Although the New York Times erroneously claimed the new edition was simply a re-release of that 1986 recording (later retracted), they lauded Guidall’s performance. He was surprised and humbled by that.

“This book’s history is incredible!” Guidall says. “There’s a lot in him that I can certainly identify with. That mixture of insane absurdity and sincere depression. It’s an amazing piece of writing—it just bowls you over. It’s about everything. I’m very happy about it, and I’m glad it’s out there.”

At present, only two of Mr. Pynchon’s novels—his 1961 debut V. and 1990’s Vineland—have yet to be adapted into audiobooks, and the original Jonathan Reese recording of Mason & Dixon has been out of print for nearly twenty years.

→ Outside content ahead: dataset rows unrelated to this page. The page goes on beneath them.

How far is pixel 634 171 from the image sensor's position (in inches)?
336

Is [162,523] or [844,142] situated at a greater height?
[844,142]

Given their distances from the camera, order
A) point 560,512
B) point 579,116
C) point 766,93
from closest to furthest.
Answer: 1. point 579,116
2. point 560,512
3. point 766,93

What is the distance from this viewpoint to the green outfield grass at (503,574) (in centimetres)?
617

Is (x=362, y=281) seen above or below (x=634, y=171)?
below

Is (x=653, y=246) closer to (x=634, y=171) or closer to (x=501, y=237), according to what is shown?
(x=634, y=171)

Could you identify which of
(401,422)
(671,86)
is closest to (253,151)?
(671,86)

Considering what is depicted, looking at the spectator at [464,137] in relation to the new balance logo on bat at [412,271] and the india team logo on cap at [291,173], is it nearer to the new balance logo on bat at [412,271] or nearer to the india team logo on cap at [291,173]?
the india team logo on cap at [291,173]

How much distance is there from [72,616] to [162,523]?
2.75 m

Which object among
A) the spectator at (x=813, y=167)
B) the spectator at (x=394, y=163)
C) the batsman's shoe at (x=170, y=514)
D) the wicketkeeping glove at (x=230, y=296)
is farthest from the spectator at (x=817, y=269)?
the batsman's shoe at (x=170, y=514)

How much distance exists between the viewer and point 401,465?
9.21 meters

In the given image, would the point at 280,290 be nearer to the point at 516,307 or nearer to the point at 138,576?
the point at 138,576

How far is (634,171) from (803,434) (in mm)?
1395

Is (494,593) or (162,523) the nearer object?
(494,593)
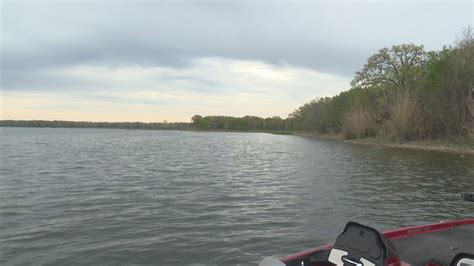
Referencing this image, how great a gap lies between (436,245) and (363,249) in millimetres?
2712

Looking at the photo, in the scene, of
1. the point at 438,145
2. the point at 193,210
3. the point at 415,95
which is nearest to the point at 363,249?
the point at 193,210

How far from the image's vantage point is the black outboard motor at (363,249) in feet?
16.3

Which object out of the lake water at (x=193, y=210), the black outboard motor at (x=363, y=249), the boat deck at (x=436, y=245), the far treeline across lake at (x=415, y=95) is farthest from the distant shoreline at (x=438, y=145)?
the black outboard motor at (x=363, y=249)

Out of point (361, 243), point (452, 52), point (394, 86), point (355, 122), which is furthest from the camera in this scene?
point (355, 122)

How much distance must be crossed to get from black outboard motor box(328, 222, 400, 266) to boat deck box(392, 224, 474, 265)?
1.59 m

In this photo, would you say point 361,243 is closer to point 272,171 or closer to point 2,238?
point 2,238

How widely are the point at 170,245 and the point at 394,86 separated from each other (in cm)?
6604

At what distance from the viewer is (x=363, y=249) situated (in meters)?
5.15

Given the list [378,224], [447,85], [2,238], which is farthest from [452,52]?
[2,238]

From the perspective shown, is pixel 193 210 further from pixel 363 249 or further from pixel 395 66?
pixel 395 66

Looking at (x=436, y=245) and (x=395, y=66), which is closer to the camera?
(x=436, y=245)

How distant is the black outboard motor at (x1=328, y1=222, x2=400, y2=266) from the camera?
4977 millimetres

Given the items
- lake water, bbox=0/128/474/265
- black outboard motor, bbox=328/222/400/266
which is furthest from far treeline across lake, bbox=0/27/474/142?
black outboard motor, bbox=328/222/400/266

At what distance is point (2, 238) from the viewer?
9.96 metres
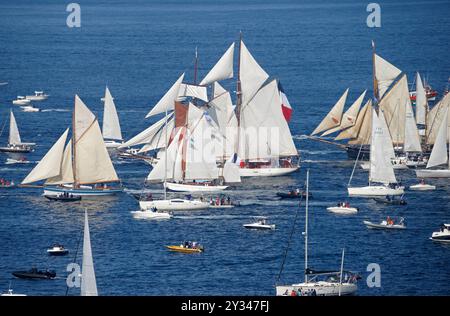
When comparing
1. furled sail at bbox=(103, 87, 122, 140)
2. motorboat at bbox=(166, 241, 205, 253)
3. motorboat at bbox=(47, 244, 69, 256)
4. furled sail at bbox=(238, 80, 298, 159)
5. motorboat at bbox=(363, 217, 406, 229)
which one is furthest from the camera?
furled sail at bbox=(103, 87, 122, 140)

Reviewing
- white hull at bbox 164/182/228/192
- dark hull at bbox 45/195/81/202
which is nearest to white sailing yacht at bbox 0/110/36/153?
dark hull at bbox 45/195/81/202

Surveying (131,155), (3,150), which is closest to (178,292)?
(131,155)

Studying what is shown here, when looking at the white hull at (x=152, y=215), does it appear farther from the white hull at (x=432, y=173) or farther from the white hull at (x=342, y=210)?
the white hull at (x=432, y=173)

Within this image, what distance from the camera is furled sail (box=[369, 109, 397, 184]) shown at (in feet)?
417

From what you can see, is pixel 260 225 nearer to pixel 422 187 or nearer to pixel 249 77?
pixel 422 187

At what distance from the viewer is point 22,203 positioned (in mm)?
122562

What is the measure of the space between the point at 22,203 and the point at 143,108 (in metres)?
68.6

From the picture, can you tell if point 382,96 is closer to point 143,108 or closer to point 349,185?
point 349,185

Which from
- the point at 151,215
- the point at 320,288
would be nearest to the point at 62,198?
the point at 151,215

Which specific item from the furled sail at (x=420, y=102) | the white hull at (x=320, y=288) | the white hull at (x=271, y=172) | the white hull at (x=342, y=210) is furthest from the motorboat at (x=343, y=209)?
the furled sail at (x=420, y=102)

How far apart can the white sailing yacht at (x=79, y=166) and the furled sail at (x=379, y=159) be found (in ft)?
76.0

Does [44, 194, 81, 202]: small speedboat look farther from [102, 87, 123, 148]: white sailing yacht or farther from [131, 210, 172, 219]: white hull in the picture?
[102, 87, 123, 148]: white sailing yacht

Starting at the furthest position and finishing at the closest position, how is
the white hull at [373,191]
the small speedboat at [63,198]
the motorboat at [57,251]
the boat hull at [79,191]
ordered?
1. the white hull at [373,191]
2. the boat hull at [79,191]
3. the small speedboat at [63,198]
4. the motorboat at [57,251]

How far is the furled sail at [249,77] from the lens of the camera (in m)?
142
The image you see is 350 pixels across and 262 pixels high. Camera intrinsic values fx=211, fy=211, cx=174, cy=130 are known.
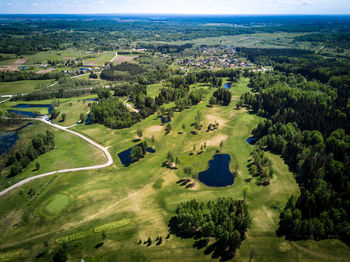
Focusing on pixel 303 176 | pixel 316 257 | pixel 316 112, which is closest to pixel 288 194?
pixel 303 176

“Recording Pynchon requires a performer with a literary bent,” says Claudia Howard. “Embracing the work you are trying to bring alive is vital, and I think George, Ron, and George Guidall took this obligation quite seriously. They worked with a director in the studio, and it took all the brain power of both parties, narrator and director, to wend their way through the convoluted plots and the historical references and the sticky puns. Both narrator and director will pause the recording process to debate a point, or craft a better take, or simply take another shot at a challenging sentence. Pynchon is known for the sheer size and complexity of his ideas, so encountering his books in their audio editions can make the job of tackling him easier. The hard work of presenting the ideas was done in the studio, and in the hands of a fine performer, the words should flow fluently to your brain. Make of them what you will!”